List each line in the records that contains the word "nearest".

**DATASET**
-.-.-

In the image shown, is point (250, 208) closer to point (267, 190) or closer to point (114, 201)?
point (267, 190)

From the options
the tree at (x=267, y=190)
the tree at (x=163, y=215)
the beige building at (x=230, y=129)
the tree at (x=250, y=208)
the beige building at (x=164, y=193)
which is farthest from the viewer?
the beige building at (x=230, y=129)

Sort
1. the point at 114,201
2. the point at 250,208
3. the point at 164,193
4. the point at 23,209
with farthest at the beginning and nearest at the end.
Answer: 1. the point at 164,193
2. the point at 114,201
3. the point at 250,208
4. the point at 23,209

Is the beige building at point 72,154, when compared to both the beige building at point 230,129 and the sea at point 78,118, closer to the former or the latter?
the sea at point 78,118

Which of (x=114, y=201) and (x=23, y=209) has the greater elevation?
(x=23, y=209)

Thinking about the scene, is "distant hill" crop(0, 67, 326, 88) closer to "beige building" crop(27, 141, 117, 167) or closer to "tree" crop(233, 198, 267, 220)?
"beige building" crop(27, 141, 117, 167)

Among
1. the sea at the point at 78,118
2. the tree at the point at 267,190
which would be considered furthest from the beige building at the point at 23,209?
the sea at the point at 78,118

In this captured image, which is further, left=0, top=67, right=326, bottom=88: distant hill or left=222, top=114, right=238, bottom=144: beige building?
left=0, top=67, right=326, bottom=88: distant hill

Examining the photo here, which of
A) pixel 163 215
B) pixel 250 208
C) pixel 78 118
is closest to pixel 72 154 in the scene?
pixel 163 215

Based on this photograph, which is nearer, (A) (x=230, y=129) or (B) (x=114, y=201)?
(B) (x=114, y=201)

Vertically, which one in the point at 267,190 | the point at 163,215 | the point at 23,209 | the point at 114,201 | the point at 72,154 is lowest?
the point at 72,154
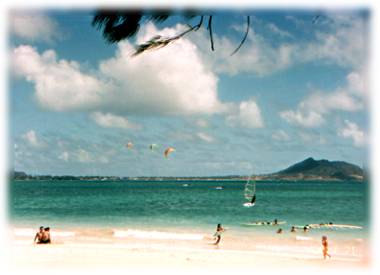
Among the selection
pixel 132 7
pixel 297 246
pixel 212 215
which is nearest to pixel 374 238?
pixel 132 7

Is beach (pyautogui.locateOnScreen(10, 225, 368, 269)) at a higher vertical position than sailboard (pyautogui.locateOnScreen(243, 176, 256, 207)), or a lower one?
lower

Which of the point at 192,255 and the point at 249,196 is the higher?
the point at 249,196

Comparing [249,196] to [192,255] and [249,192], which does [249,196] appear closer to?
[249,192]

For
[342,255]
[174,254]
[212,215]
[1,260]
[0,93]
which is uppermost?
[212,215]

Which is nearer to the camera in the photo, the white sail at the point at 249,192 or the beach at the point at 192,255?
the beach at the point at 192,255

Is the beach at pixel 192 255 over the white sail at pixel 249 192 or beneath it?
beneath

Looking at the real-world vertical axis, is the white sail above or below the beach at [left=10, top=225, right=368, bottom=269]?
above

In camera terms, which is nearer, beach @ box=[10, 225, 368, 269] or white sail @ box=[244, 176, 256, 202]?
beach @ box=[10, 225, 368, 269]

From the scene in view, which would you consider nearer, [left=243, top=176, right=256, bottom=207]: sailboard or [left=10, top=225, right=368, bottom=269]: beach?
[left=10, top=225, right=368, bottom=269]: beach

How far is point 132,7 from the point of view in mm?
3127

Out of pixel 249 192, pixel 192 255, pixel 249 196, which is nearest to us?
pixel 192 255

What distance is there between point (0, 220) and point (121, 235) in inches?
679

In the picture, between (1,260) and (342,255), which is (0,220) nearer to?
(1,260)

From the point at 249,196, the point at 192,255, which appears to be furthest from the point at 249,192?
the point at 192,255
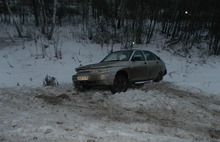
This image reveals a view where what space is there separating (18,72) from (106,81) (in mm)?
7278

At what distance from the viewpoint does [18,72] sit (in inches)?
504

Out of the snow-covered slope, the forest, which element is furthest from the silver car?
the forest

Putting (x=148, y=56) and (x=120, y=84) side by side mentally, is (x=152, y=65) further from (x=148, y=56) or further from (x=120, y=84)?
(x=120, y=84)

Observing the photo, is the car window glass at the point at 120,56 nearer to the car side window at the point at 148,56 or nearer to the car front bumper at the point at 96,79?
the car side window at the point at 148,56

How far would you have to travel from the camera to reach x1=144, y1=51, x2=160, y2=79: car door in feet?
31.2

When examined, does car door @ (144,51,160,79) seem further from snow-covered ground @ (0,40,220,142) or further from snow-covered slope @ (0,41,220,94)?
snow-covered slope @ (0,41,220,94)

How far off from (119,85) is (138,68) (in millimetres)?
1297

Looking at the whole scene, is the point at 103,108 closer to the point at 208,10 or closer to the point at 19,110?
the point at 19,110

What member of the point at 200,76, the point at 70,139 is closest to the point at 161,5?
the point at 200,76

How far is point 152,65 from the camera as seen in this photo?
31.8 ft

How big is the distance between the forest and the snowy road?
36.4 ft

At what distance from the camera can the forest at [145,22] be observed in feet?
63.9

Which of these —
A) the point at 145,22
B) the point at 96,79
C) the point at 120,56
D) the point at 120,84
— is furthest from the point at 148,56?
the point at 145,22

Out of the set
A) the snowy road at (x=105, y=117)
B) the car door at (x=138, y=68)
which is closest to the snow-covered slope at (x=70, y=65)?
the car door at (x=138, y=68)
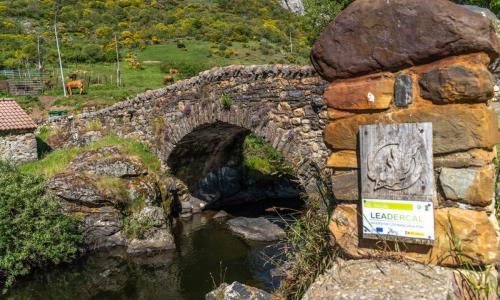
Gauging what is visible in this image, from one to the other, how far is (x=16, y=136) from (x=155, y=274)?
7.31m

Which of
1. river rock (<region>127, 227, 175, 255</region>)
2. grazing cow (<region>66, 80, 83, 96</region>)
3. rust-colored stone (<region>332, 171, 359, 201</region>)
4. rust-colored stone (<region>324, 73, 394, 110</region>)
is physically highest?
grazing cow (<region>66, 80, 83, 96</region>)

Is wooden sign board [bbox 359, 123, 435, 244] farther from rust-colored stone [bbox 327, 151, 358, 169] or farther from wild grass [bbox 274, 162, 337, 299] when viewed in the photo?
wild grass [bbox 274, 162, 337, 299]

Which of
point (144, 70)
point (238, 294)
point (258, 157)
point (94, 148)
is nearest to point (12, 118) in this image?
point (94, 148)

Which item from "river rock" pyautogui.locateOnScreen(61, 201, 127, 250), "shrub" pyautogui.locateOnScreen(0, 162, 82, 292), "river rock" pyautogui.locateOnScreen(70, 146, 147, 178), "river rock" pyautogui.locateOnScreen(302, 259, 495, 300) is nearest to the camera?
"river rock" pyautogui.locateOnScreen(302, 259, 495, 300)

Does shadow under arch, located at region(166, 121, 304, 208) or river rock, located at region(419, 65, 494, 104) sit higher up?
river rock, located at region(419, 65, 494, 104)

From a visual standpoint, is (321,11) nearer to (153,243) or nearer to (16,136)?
(16,136)

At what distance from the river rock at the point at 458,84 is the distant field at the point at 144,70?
853 inches

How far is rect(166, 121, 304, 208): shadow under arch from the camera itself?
1419 centimetres

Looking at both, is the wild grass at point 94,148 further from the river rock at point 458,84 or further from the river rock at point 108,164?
the river rock at point 458,84

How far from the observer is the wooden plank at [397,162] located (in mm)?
2354

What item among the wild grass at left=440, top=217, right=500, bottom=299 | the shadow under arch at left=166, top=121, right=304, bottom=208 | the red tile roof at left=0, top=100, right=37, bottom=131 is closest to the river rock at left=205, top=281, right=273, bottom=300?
the wild grass at left=440, top=217, right=500, bottom=299

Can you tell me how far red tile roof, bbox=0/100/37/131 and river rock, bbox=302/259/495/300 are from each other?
43.7ft

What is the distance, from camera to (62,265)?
9891 mm

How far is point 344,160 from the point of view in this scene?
273 centimetres
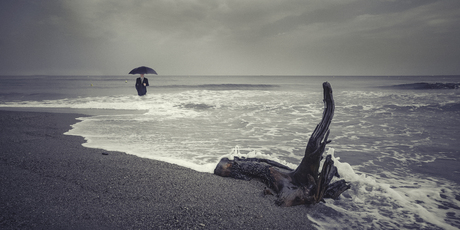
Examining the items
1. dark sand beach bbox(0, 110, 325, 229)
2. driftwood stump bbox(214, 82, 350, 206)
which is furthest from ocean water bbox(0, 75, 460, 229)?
dark sand beach bbox(0, 110, 325, 229)

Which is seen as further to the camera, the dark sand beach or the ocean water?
the ocean water

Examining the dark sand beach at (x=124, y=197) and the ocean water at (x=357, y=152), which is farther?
the ocean water at (x=357, y=152)

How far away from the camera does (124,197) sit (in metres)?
3.07

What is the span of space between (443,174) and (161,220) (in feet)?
18.3

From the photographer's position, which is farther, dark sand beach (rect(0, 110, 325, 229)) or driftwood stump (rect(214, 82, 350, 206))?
driftwood stump (rect(214, 82, 350, 206))

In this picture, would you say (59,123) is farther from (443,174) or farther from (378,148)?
(443,174)

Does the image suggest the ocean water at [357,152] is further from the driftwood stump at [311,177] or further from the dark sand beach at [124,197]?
the dark sand beach at [124,197]

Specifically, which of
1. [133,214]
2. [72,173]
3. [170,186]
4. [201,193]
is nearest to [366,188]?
[201,193]

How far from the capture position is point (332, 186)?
3350 mm

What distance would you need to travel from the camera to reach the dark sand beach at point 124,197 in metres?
2.58

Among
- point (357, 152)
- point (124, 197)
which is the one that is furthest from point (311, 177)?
point (357, 152)

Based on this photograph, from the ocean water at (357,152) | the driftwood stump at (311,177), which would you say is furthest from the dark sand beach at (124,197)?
the ocean water at (357,152)

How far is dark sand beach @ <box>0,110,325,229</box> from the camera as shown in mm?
2578

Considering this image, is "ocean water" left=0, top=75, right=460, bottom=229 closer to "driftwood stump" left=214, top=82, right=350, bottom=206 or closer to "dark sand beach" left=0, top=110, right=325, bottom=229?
"driftwood stump" left=214, top=82, right=350, bottom=206
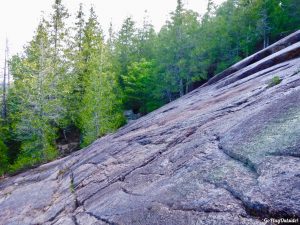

-.-.-

**THE REPLY**
with farthest at the beginning and nearest at the end.
which is nearest to pixel 374 238?
Out of pixel 249 192, pixel 192 255, pixel 249 196, which is nearest to us?
is nearest to point (12, 118) in this image?
Which item from "river rock" pyautogui.locateOnScreen(61, 201, 127, 250), "shrub" pyautogui.locateOnScreen(0, 162, 82, 292), "river rock" pyautogui.locateOnScreen(70, 146, 147, 178), "river rock" pyautogui.locateOnScreen(302, 259, 495, 300) is nearest to the camera?
is nearest to [366,188]?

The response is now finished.